# Unexplained Hi pitch Feedback comming out of 80's Superchamp



## urko99 (Mar 30, 2009)

Gentlemen;

I have never experienced this before, but I'm have a high Pitch feedback coming out of my Superchamp(1983 Rivera), while it is on with my guitar is plugged in. It kinda comes and goes, but goes away when I turn the amp on and off. But then it comes back. All pedals are off.

Could this be a Tube issue? The tube lineup according to the tube chart is 2, 6V6 Power tubes, 6C10, 12AT7, 7025.
What I have in the amp is 2, 6V6, a* "6D10" *, *"12AU7A", and a "12AX7EH"*. It looks like some of these tubes are not the correct ones according to the chart. Could this be part of my problem?
Otherwise, I'm very happy with the Tone of the amp, (besides the feedback of corse).
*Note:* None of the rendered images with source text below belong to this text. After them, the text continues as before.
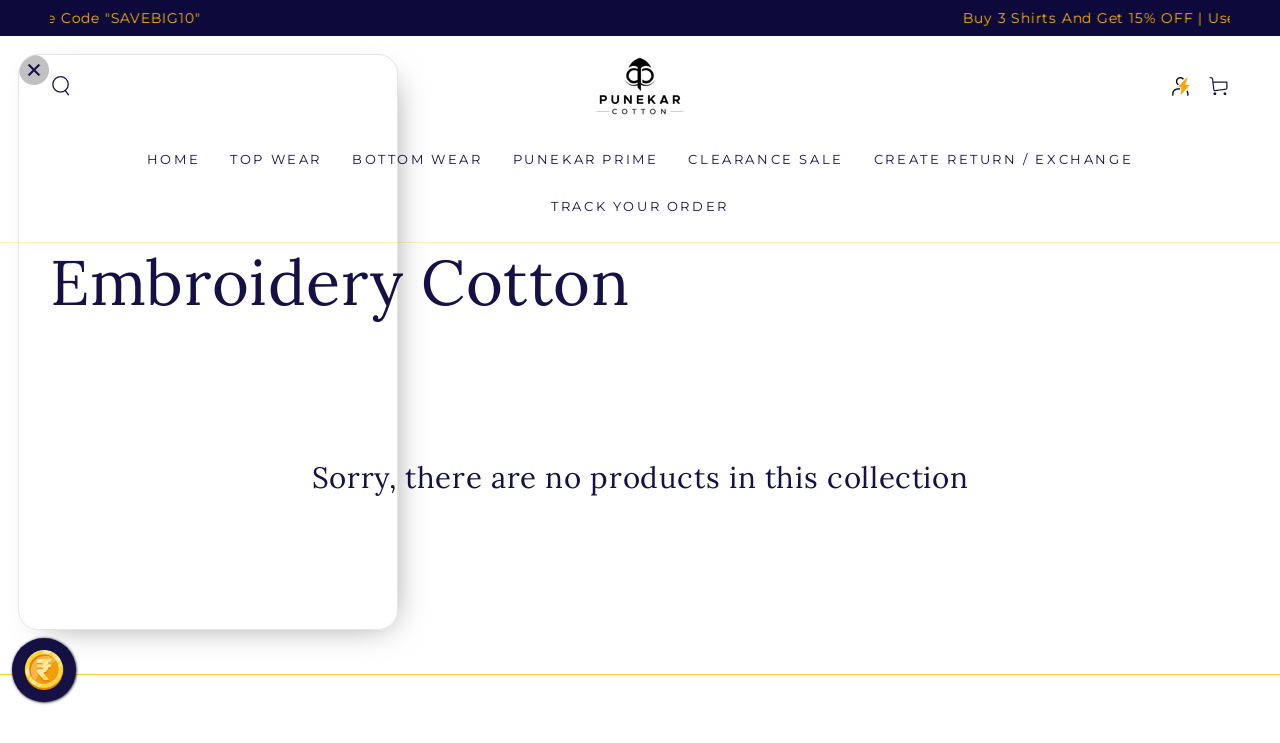

--- FILE ---
content_type: text/html; charset=utf-8
request_url: https://api.yourtoken.io/api/v1/brand/shopify/27056078908
body_size: 4477
content:
{"brandId":478,"brandDomain":"punekar-cotton.myshopify.com","brandCustomDomain":null,"brandName":"punekar cotton","brandTokenName":"coins","shopifyStoreId":"27056078908","shopifyStoreEmail":"punekarcottonkhadi2017@gmail.com","webhookAdded":false,"visibleOnMobile":true,"widgetPosition":"left","widgetLauncherType":"floating","widgetLauncherPosition":"left","widgetLauncherOffset":null,"widgetRegistrationType":"yourtoken","widgetBannerType":"gradient","widgetBannerSubTitle":null,"widgetMainTitle":null,"widgetSubTitle":null,"widgetWaysToEarnSectionTitle":null,"widgetCTAButtonTitle":null,"widgetFontStyle":null,"themeTextColor":"#ffffff","loyaltySigninCTAButtonVisibility":false,"gradientTopColor":null,"gradientBottomColor":"#151144","joinNowColor":null,"widgetThemeColor":"#151144","ribbonOfferText":null,"addCartNudgeBgColor":null,"addCartNudgeTitle":null,"addCartNudgeSubtitle":null,"addCartNudgeTextColor":null,"addCartNudgeHighlightColor":null,"brandDescription":"","maxTokensPerTransaction":0,"maxTokensRedeemableAsDiscount":400,"loyaltyPointsCapOnCartAmount":100,"alternatePaymentRedemptionRate":100,"tokenCreditPercentage":5,"pointsInCirculation":0,"redemptionRate":2,"redemptionBonus":0,"pointsValueWithInr":1,"tokenExpireAfterDays":10,"enableCampaignRewarding":true,"newSignupTokens":20,"firstOrderTokens":50,"loyaltyProgramName":"Punekar Cotton Rewards","deletedAt":null,"createdAt":"2025-11-14T11:32:55.395Z","updatedAt":"2026-01-23T06:59:10.000Z","userId":4841563,"mailChimp":null,"referralOnSignup":false,"referralOnFirstOrder":true,"brandGameDefaultThemeColor":null,"brandGameDefaultBackgroundColor":null,"brandGameDefaultSignupText":null,"gamificationEnabled":false,"brandGameButtonText":null,"brandGameButtonBackgroundColor":null,"brandGameButtonTextColor":null,"enableLoyaltyWidget":true,"enableReferralCampaign":true,"referralPointsForReferrer":0,"referralPointsForRefferalUser":100,"enableLoyaltyTiers":false,"numberOfLoyaltyTiers":1,"minimumOrderValue":0,"minimumPointsRequiredForReward":0,"enableFreeShipping":false,"minimumOrderValueForFreeShipping":null,"enableBirthdayPoints":true,"birthdayPoints":50,"enableBannerCampaignNudge":false,"enablePostPurchaseNudge":false,"enableAddToCartNudge":false,"enableFreeDeliveryEligibilityNudge":false,"enableLeadGenerationFormNudge":false,"enableSocialEngagementCampaign":true,"enableInstagramEngagementCampaign":false,"instagramCTALink":null,"instagramFollowPoints":0,"enableFacebookEngagementCampaign":false,"facebookCTALink":null,"facebookFollowPoints":0,"enableTwitterEngagementCampaign":false,"twitterCTALink":null,"twitterFollowPoints":0,"enableYoutubeEngagementCampaign":false,"youtubeCTALink":null,"youtubeSubscriptionPoints":0,"shopifyStoreTheme":null,"enableRewardBadgeOnStorefront":false,"enableAltPayWithPoints":false,"enableRedeemInCartOffers":false,"enableCartLoyalty":false,"restrictPointsRewarding":false,"restrictRewardOnPaymentMethod":"none","tokenCreditPeriodInDays":15,"restrictCampaignRewarding":false,"showCustomCart":false,"countryOfOrigin":null,"currencyCode":"INR","industryType":null,"enableThemeColorForText":false,"r2LogoPath":"765af40fa84865e6bfc58.png","rewardToLeaveReview":0,"pointsExpiresInDays":null,"pointsExpiryNotificationInDays":7,"pointsExpiryNotificationTriggerDays":{"days":[]},"loyaltyRibbonTextColor":"#FFFFFF","ytCustomCollectionId":"gid://shopify/Collection/516460478777","ytStorefrontAccessToken":"12276c3db8f7a72a746a9d33e2796476","registerOtpUsersOnShopify":true,"showLoyaltyWidgetFooterCredit":true,"minimumOrderValueToAvailDiscount":899,"cartSigninCTAMainText":null,"showLoyaltyBannerIcon":false,"loyaltyBannerTextAlignment":null,"loyaltyBannerTextColor":null,"creditPointsForOrderOn":"placed","centralizedAuthEnabled":false,"inlineCartOfferInfoText":null,"inlineCartOfferInfoRedirectLink":null,"campus_ambassador_program":null,"rewardTiersBenefitsHeading":"Shop and Earn more","rewardTiersBenefitsDescription":"Grab points while snagging your favorite stuff from the store! As your order total hits new levels, you will unlock cool perks with every tier upgrade.","bundlesEnabled":false,"checkoutSectionMessage":"Extra 5% off on all UPI payments","checkoutSectionMessageRedirectLink":null,"loyaltyProgramDisabledAt":"2025-11-14T11:49:09.585Z","loyaltyProgramEnabledAt":"2026-01-15T09:48:38.674Z","appName":"all-in-one","enableLoyalty":false,"organizationId":null,"rewardEvent":"ORDER_FULFILLED","redemptionExcludedCollections":[],"allowNegativeLoyaltyPoints":false,"orderRewardRestrictionTags":[],"tagBasedRewardRates":[],"loyaltyFaqs":[],"brandLogo":null,"status":{"id":3,"name":"Installed","__entity":"Status"},"__entity":"Brand"}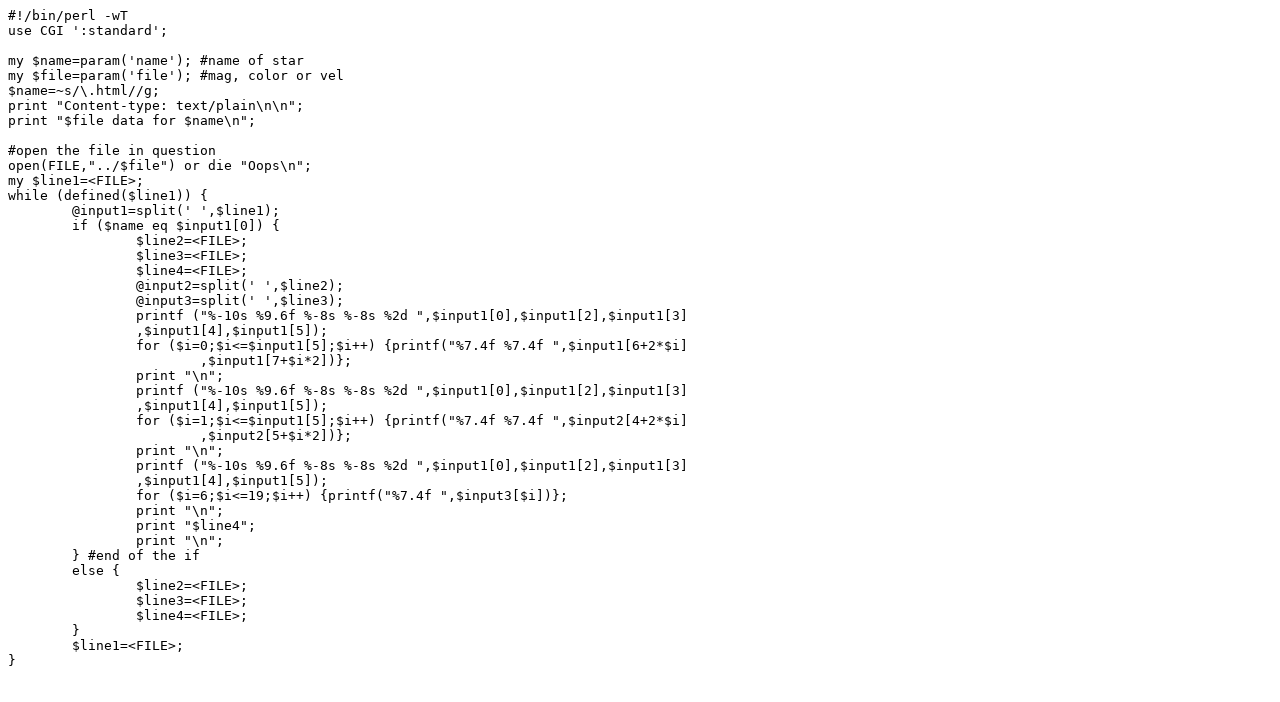

--- FILE ---
content_type: text/plain
request_url: https://nitro9.earth.uni.edu/fourier/cgi-bin/display.cgi?name=oglebw10v21_sgr.html&file=colors
body_size: 497
content:
#!/bin/perl -wT
use CGI ':standard';

my $name=param('name'); #name of star
my $file=param('file'); #mag, color or vel
$name=~s/\.html//g;
print "Content-type: text/plain\n\n";
print "$file data for $name\n";

#open the file in question
open(FILE,"../$file") or die "Oops\n";
my $line1=<FILE>;
while (defined($line1)) {
	@input1=split(' ',$line1);
	if ($name eq $input1[0]) {
		$line2=<FILE>;
		$line3=<FILE>;
		$line4=<FILE>;
		@input2=split(' ',$line2);
		@input3=split(' ',$line3);
		printf ("%-10s %9.6f %-8s %-8s %2d ",$input1[0],$input1[2],$input1[3]
		,$input1[4],$input1[5]);
		for ($i=0;$i<=$input1[5];$i++) {printf("%7.4f %7.4f ",$input1[6+2*$i]
			,$input1[7+$i*2])};
		print "\n";
		printf ("%-10s %9.6f %-8s %-8s %2d ",$input1[0],$input1[2],$input1[3]
		,$input1[4],$input1[5]);
		for ($i=1;$i<=$input1[5];$i++) {printf("%7.4f %7.4f ",$input2[4+2*$i]
			,$input2[5+$i*2])};
		print "\n";
		printf ("%-10s %9.6f %-8s %-8s %2d ",$input1[0],$input1[2],$input1[3]
		,$input1[4],$input1[5]);
		for ($i=6;$i<=19;$i++) {printf("%7.4f ",$input3[$i])};
		print "\n";
		print "$line4";
		print "\n";
	} #end of the if
	else {
		$line2=<FILE>;
		$line3=<FILE>;
		$line4=<FILE>;
	}
	$line1=<FILE>;
}
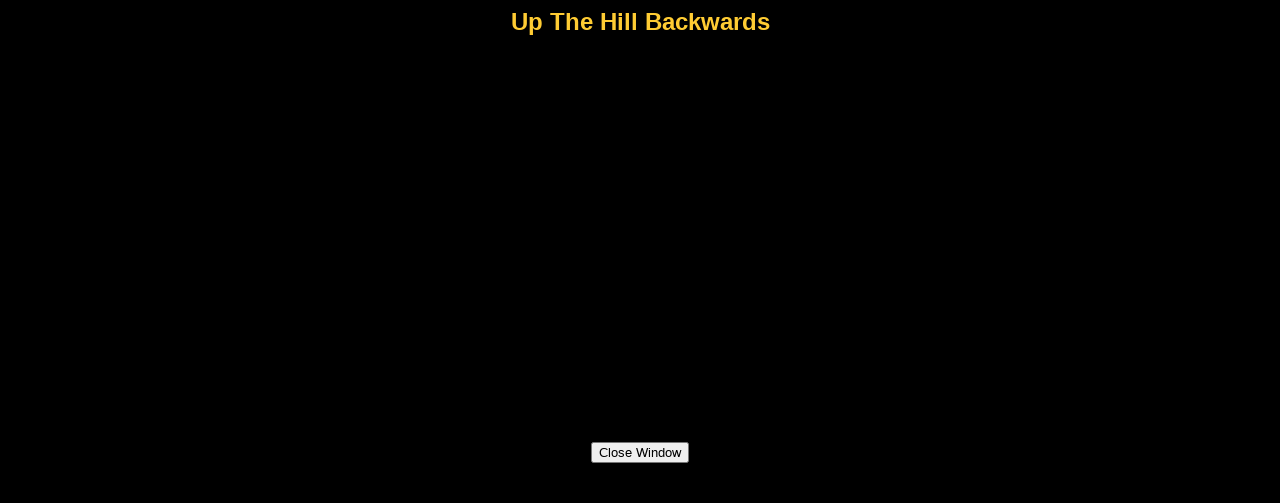

--- FILE ---
content_type: text/html
request_url: http://bowiewonderworld.com/video/upthehillbackwardstotplegs.htm
body_size: 510
content:
<HTML>
<HEAD>
<TITLE>Up The Hill Backwards</TITLE>
<meta name="keywords" content="david bowie,up the hill backwards, legs and co, legs & co,dance troupe,dancers top of the pops">
<meta name="description" content="Up The Hill Backwards">
</HEAD>
<BODY bgcolor="#000000" text="#ffffff" leftmargin="20" vlink="teal">
<center><font size="5" color="#FFCC33" face="verdana,helvetica,arial,sans-serif">
<b>Up The Hill Backwards</b><br><br></font>
<iframe width="560" height="315" src="https://www.youtube.com/embed/4p5jkU8c6lY" frameborder="0" allow="accelerometer; autoplay; encrypted-media; gyroscope; picture-in-picture" allowfullscreen></iframe>
<br><br></center>
<center><font size="2" color="white" face="verdana,helvetica,arial,sans-serif"></center><br><br><br><center><form><input type="button" value="Close Window" onClick="window.close()"></form></center>
</BODY>
</HTML>
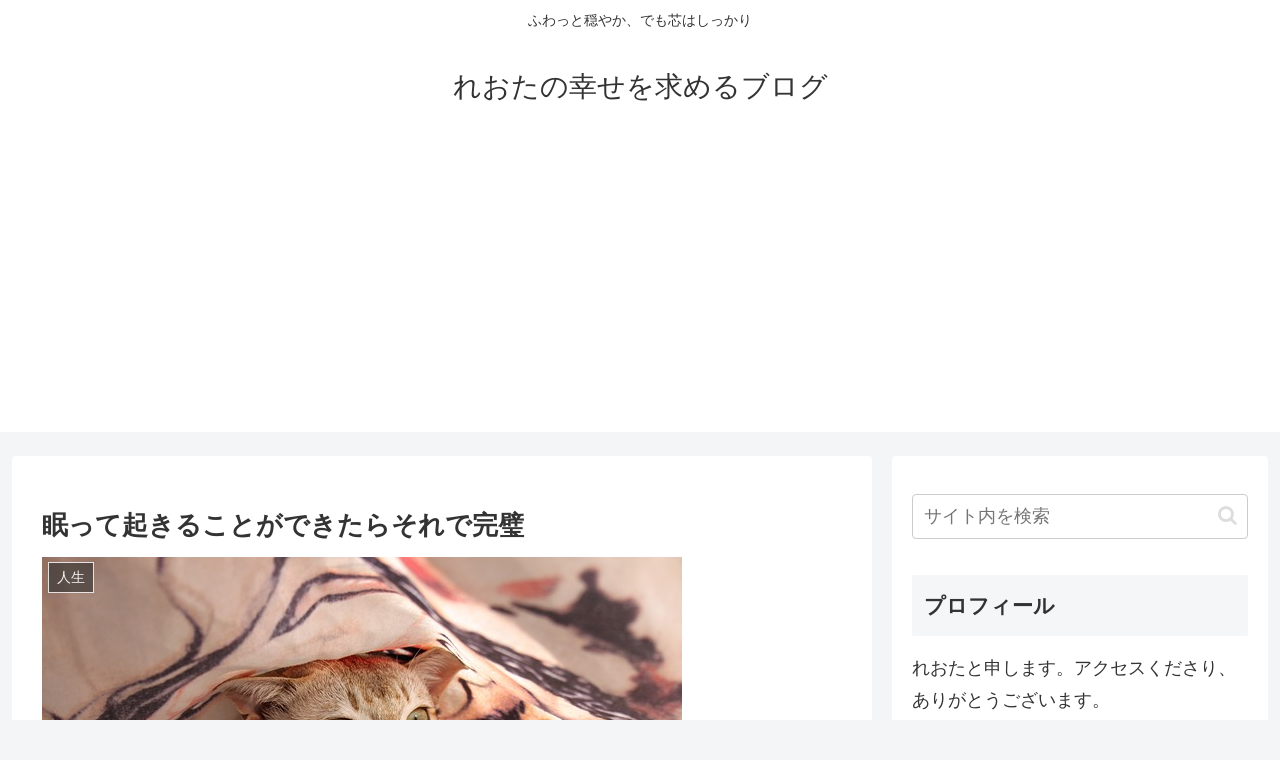

--- FILE ---
content_type: text/html; charset=utf-8
request_url: https://www.google.com/recaptcha/api2/aframe
body_size: 264
content:
<!DOCTYPE HTML><html><head><meta http-equiv="content-type" content="text/html; charset=UTF-8"></head><body><script nonce="acLYKgcTapYQetKlXanZrw">/** Anti-fraud and anti-abuse applications only. See google.com/recaptcha */ try{var clients={'sodar':'https://pagead2.googlesyndication.com/pagead/sodar?'};window.addEventListener("message",function(a){try{if(a.source===window.parent){var b=JSON.parse(a.data);var c=clients[b['id']];if(c){var d=document.createElement('img');d.src=c+b['params']+'&rc='+(localStorage.getItem("rc::a")?sessionStorage.getItem("rc::b"):"");window.document.body.appendChild(d);sessionStorage.setItem("rc::e",parseInt(sessionStorage.getItem("rc::e")||0)+1);localStorage.setItem("rc::h",'1768620303270');}}}catch(b){}});window.parent.postMessage("_grecaptcha_ready", "*");}catch(b){}</script></body></html>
I'll be the first to admit, I'm Illiterate when it come to tube amps requirements, tube interchageability, or reading schematics so I'm seeking some advice from the amp techs in this great Forum. I am concerned about loosing the tone if I switch the tubes to exactly what the tube chart says. I drive the amp pretty hard with the Volume on 10, and the Master on 7. I do not use the lead channel at all. Need help and advise!
Thanks in advance.


----------



## WCGill (Mar 27, 2009)

Tap your preamp tubes with a finger and see if you can make them ring or feedback. If so, then it's a microphonic tube and should be replaced. Definitely put a 12AT7 in where it belongs.


----------



## Sneaky (Feb 14, 2006)

Could be microphonic tubes. I would start by putting the correct pre amp tubes in there. A 6C10 can be hard to find, and expensive, but you can often find used ones on E bay. Same with a 7025, which I think is just a low noise version of a 12AX7. In fact I'd try a different 12AX7 in that slot first to see if the noise goes away.


----------



## washburned (Oct 13, 2006)

I'm thinking the 12au7 is the problem. IIRC it is hotter than a 12at7. the 6d10 should be ok as it is less powerful than the reccomended tube.


----------



## dtsaudio (Apr 15, 2009)

Neither the 6D10 nor the 12AU7 are running correctly. These should be replaced with the correct ones. 
Tube Depot has 6C10 ($34.95 ouch). It will make a difference in your sound though, as the correct tubes are going to add significant gain. The 12AX7 is fine. A 7025 is just a military spec'd 12AX7


----------



## urko99 (Mar 30, 2009)

Gentlemen, thank you so much for your replies. I have 3 spare 6C10's I picked up a while back, and I'm on the hunt fo a 12AT7. I will post a reply on the results. Thanks Again!


----------



## Astroman86 (May 6, 2010)

what does microphonic mean?


----------



## washburned (Oct 13, 2006)

Astroman86 said:


> what does microphonic mean?


means that the tube components behave like the cartridge in a microphone and transmit any vibrations etc to the amplifier circuit.


----------